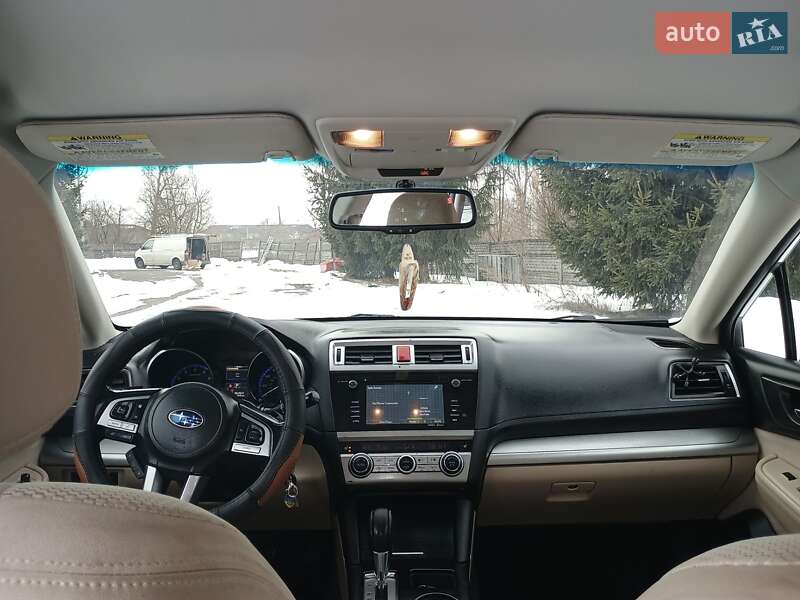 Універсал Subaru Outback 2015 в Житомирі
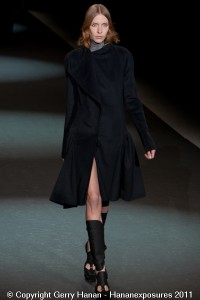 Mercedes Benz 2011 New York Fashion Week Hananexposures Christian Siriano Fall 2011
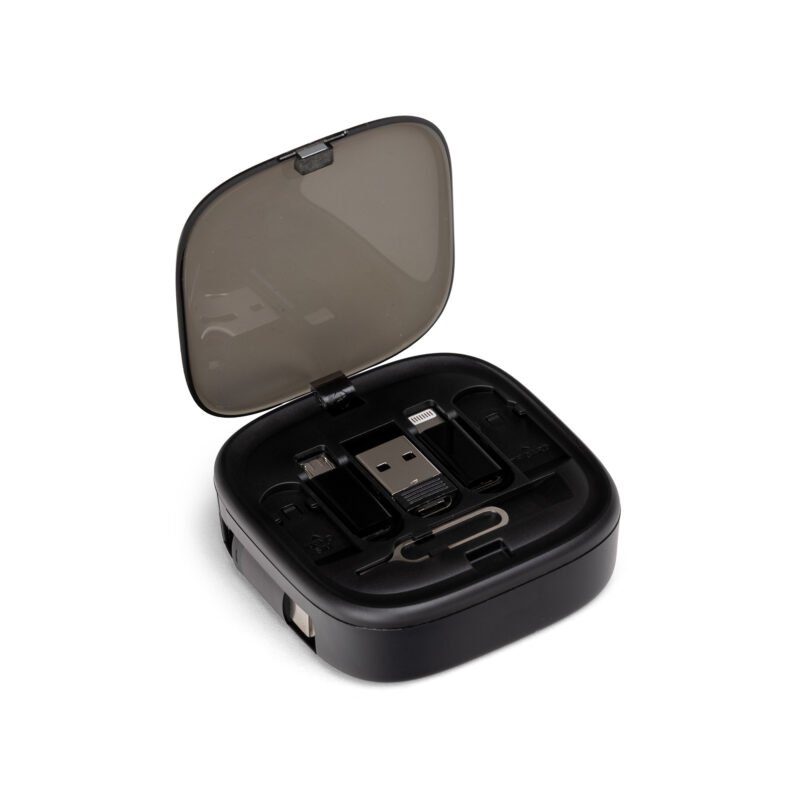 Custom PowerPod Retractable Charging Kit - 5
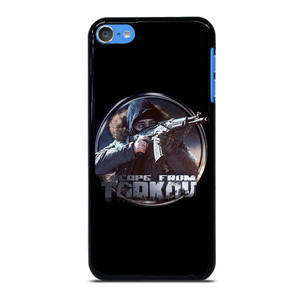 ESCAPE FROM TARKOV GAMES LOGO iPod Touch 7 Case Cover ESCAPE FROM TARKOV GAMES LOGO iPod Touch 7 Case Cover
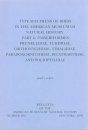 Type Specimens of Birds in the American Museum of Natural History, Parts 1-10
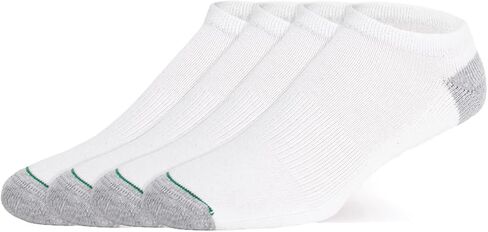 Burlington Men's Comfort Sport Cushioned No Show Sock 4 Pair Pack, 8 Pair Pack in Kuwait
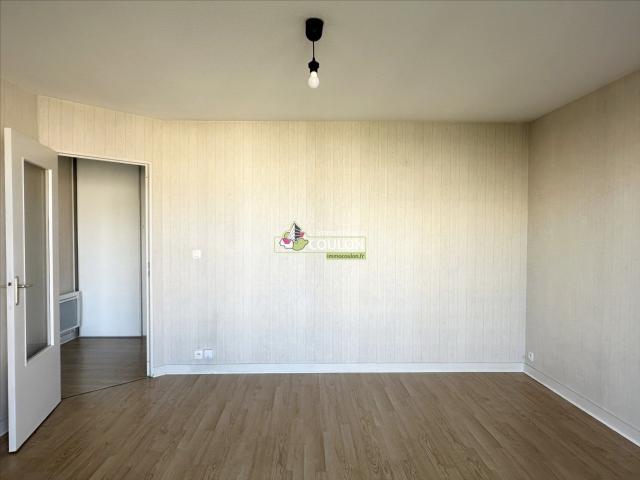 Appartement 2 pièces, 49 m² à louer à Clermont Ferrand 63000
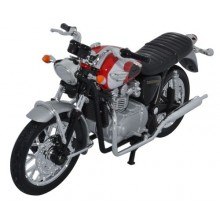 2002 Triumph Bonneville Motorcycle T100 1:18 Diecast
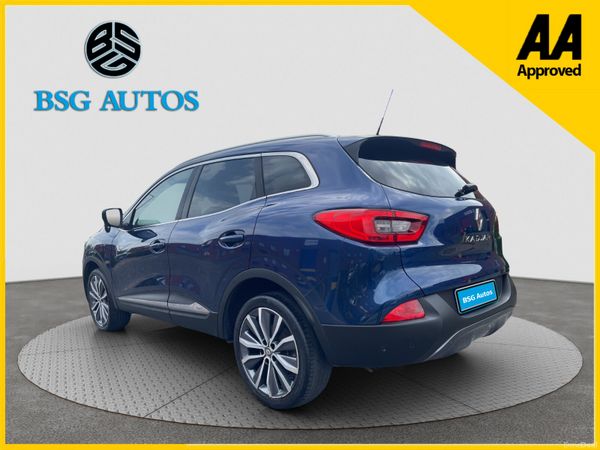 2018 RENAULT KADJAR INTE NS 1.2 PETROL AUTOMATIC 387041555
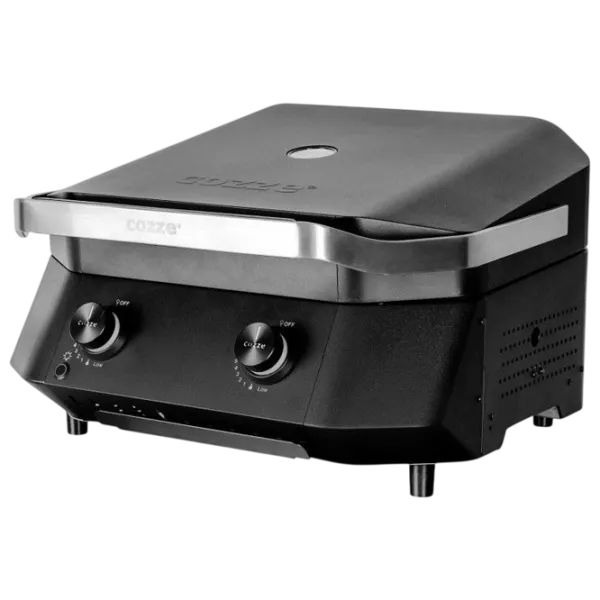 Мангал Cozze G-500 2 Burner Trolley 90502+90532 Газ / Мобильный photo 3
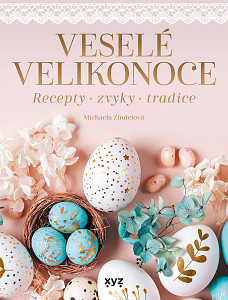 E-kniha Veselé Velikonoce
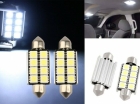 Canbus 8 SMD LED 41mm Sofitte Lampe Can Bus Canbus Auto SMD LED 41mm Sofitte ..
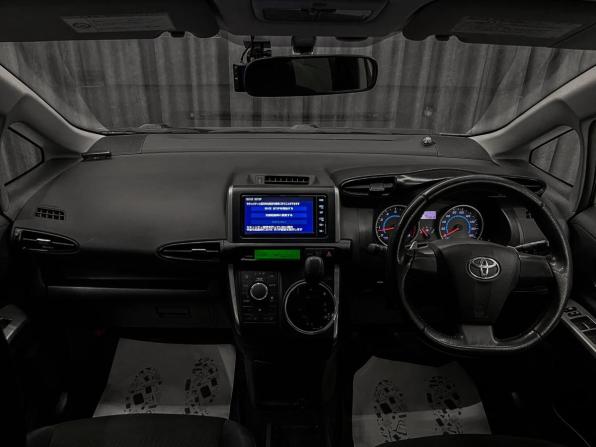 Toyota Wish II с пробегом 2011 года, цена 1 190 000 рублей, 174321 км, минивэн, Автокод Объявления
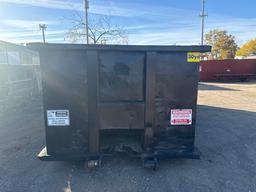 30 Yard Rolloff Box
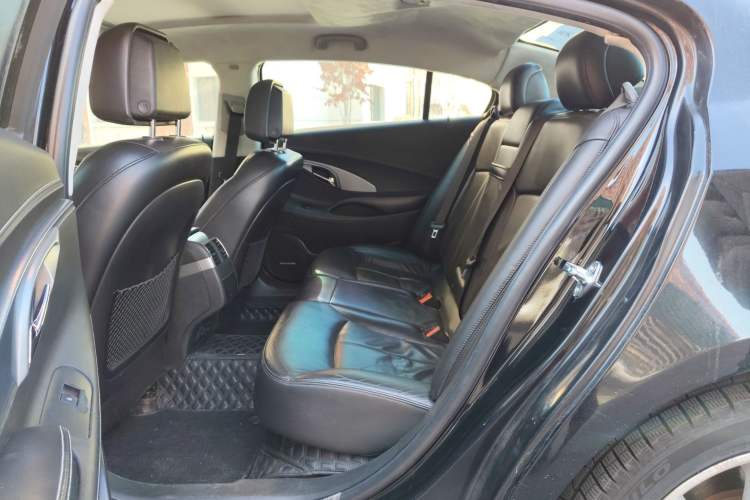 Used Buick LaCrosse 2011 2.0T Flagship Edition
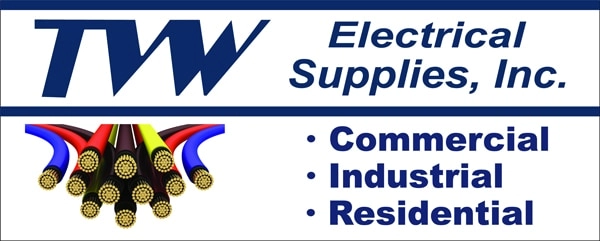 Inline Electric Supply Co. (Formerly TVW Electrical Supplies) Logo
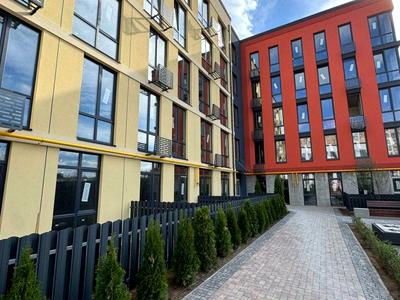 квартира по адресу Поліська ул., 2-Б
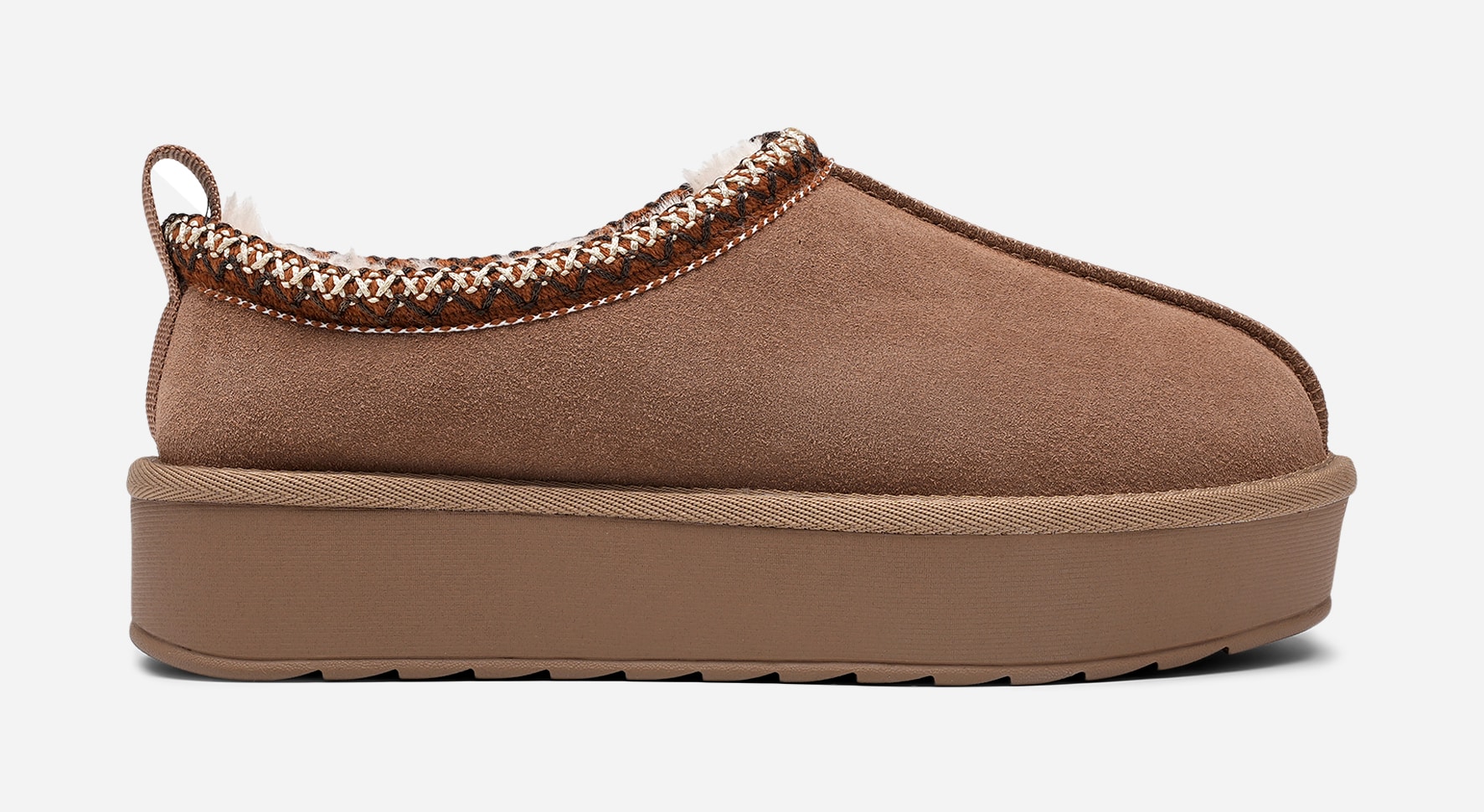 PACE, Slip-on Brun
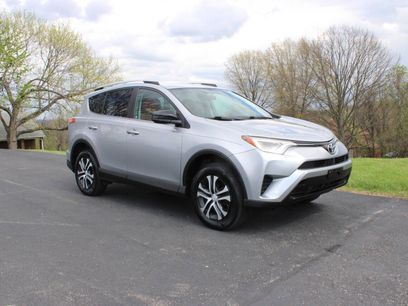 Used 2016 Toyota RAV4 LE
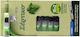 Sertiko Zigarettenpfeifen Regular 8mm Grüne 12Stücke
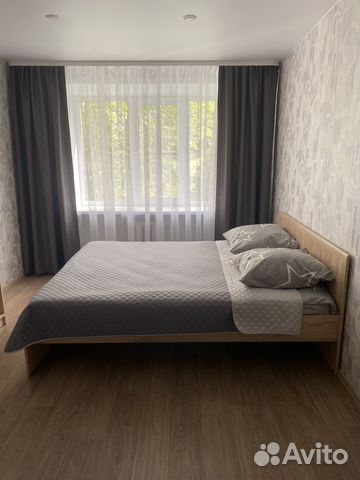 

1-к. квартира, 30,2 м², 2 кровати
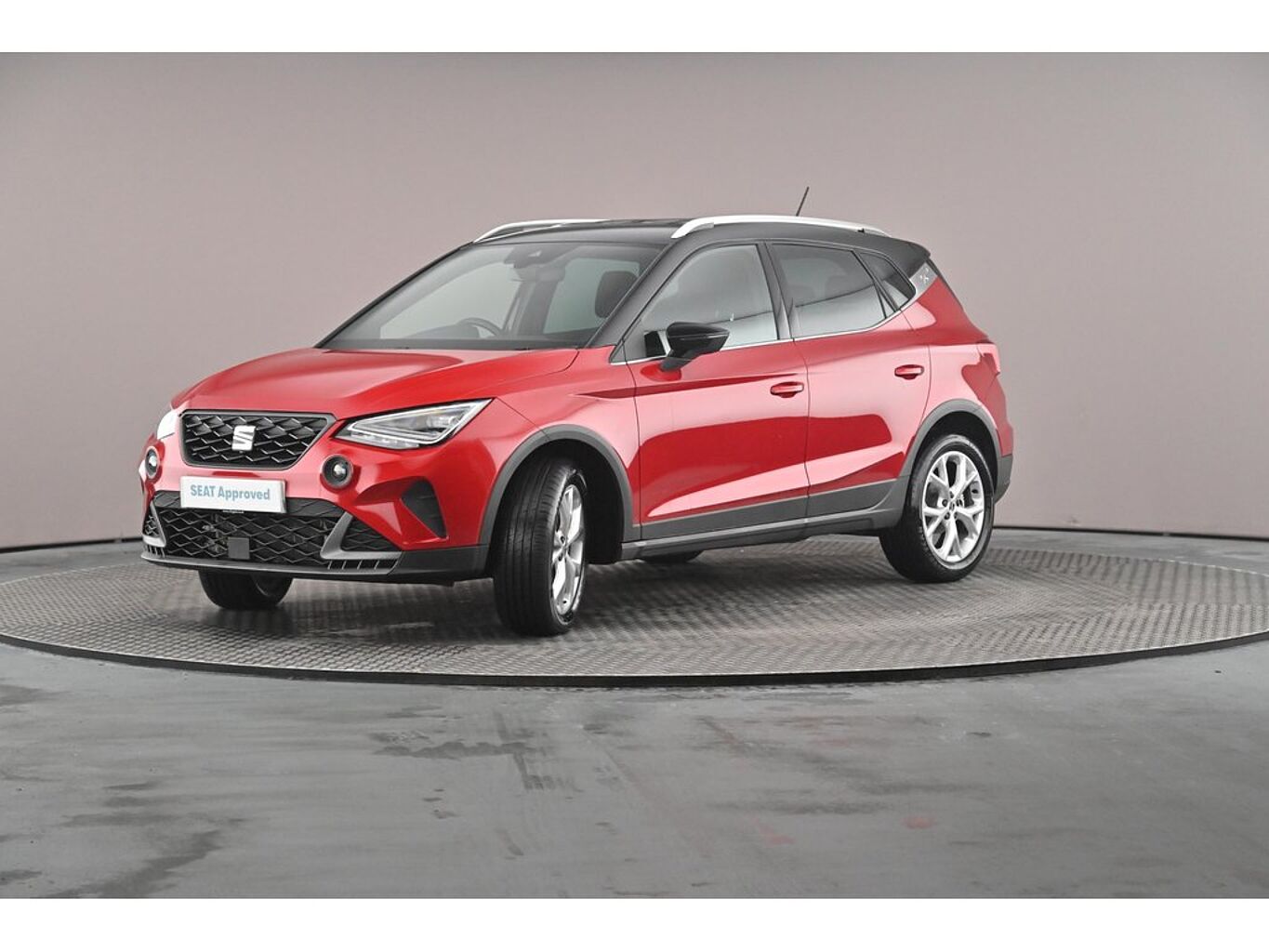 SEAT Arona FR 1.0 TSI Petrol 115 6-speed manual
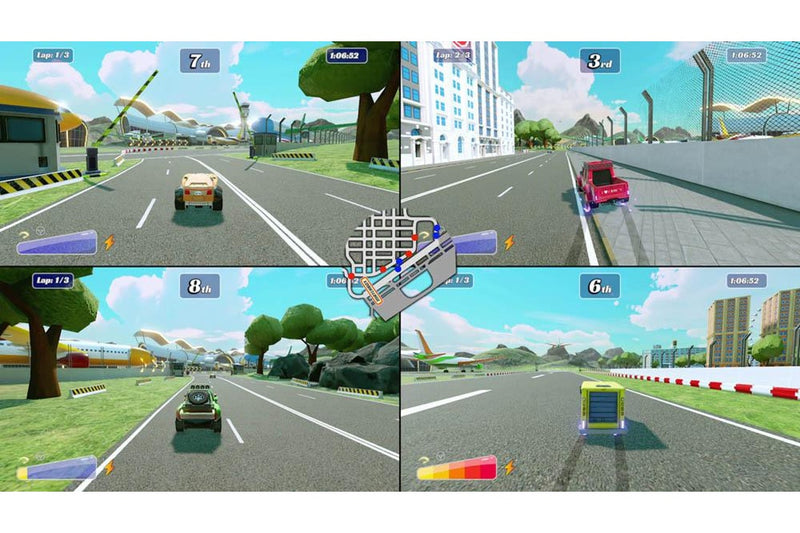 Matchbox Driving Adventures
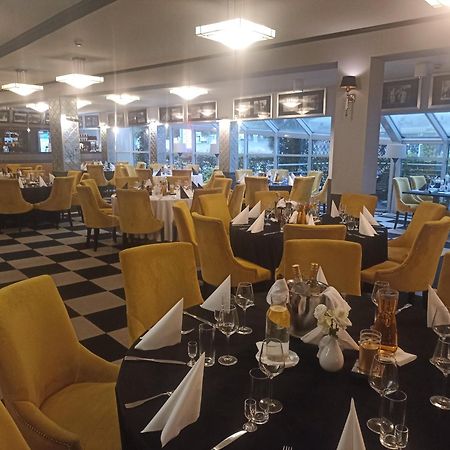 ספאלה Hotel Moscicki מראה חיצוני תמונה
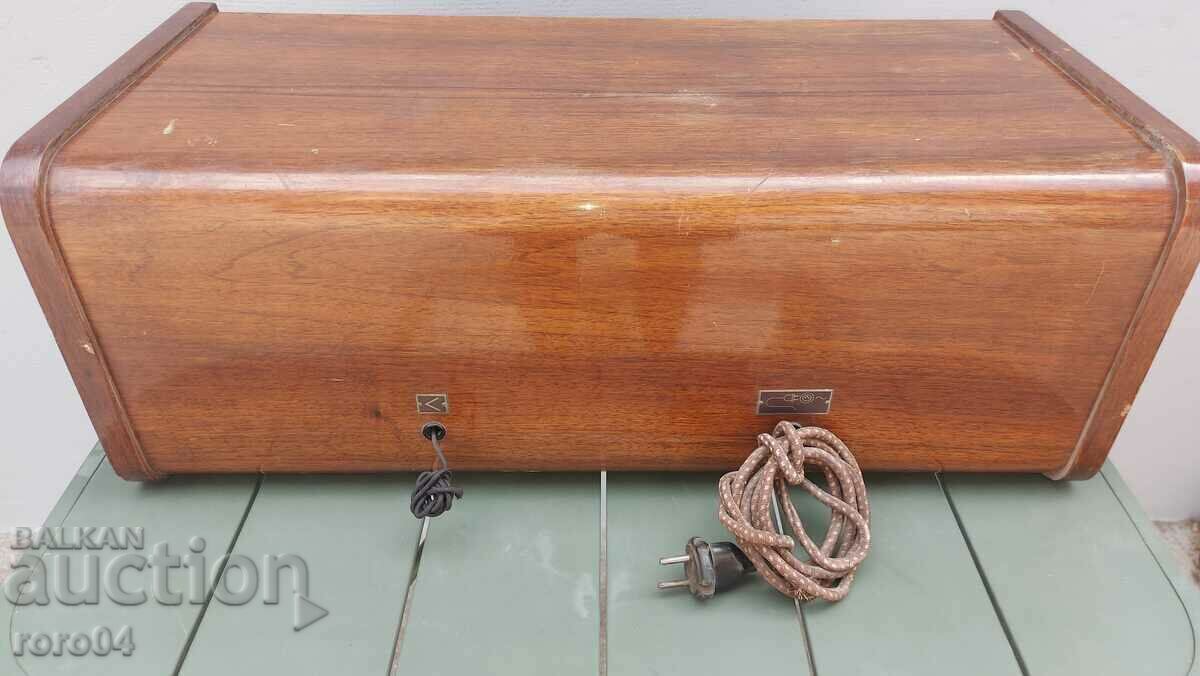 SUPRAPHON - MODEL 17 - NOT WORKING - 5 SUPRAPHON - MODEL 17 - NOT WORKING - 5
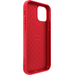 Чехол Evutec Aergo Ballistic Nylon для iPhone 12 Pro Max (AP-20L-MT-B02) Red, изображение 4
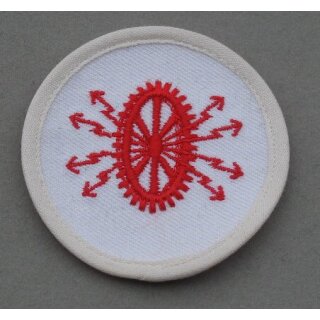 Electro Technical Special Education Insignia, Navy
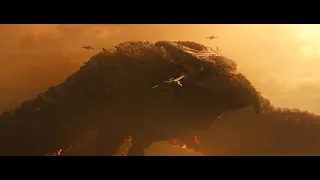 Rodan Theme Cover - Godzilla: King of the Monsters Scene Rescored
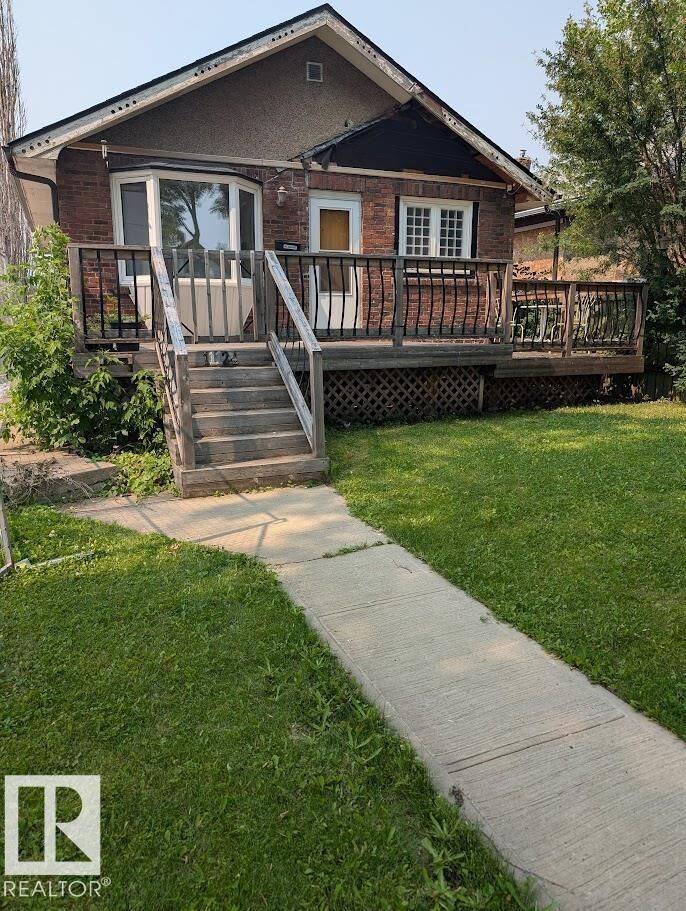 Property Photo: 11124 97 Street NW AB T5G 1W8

◆ ◆ ◆ ◆ ◆

All entries should be restated word for word; no images belong in the copy.

 Універсал Subaru Outback 2015 в Житомирі
 Mercedes Benz 2011 New York Fashion Week Hananexposures Christian Siriano Fall 2011
 Custom PowerPod Retractable Charging Kit - 5
 ESCAPE FROM TARKOV GAMES LOGO iPod Touch 7 Case Cover ESCAPE FROM TARKOV GAMES LOGO iPod Touch 7 Case Cover
 Type Specimens of Birds in the American Museum of Natural History, Parts 1-10
 Burlington Men's Comfort Sport Cushioned No Show Sock 4 Pair Pack, 8 Pair Pack in Kuwait
 Appartement 2 pièces, 49 m² à louer à Clermont Ferrand 63000
 2002 Triumph Bonneville Motorcycle T100 1:18 Diecast
 2018 RENAULT KADJAR INTE NS 1.2 PETROL AUTOMATIC 387041555
 Мангал Cozze G-500 2 Burner Trolley 90502+90532 Газ / Мобильный photo 3
 E-kniha Veselé Velikonoce
 Canbus 8 SMD LED 41mm Sofitte Lampe Can Bus Canbus Auto SMD LED 41mm Sofitte ..
 Toyota Wish II с пробегом 2011 года, цена 1 190 000 рублей, 174321 км, минивэн, Автокод Объявления
 30 Yard Rolloff Box
 Used Buick LaCrosse 2011 2.0T Flagship Edition
 Inline Electric Supply Co. (Formerly TVW Electrical Supplies) Logo
 квартира по адресу Поліська ул., 2-Б
 PACE, Slip-on Brun
 Used 2016 Toyota RAV4 LE
 Sertiko Zigarettenpfeifen Regular 8mm Grüne 12Stücke

1-к. квартира, 30,2 м², 2 кровати
 SEAT Arona FR 1.0 TSI Petrol 115 6-speed manual
 Matchbox Driving Adventures
 ספאלה Hotel Moscicki מראה חיצוני תמונה
 SUPRAPHON - MODEL 17 - NOT WORKING - 5 SUPRAPHON - MODEL 17 - NOT WORKING - 5
 Чехол Evutec Aergo Ballistic Nylon для iPhone 12 Pro Max (AP-20L-MT-B02) Red, изображение 4
 Electro Technical Special Education Insignia, Navy
 Rodan Theme Cover - Godzilla: King of the Monsters Scene Rescored
 Property Photo: 11124 97 Street NW AB T5G 1W8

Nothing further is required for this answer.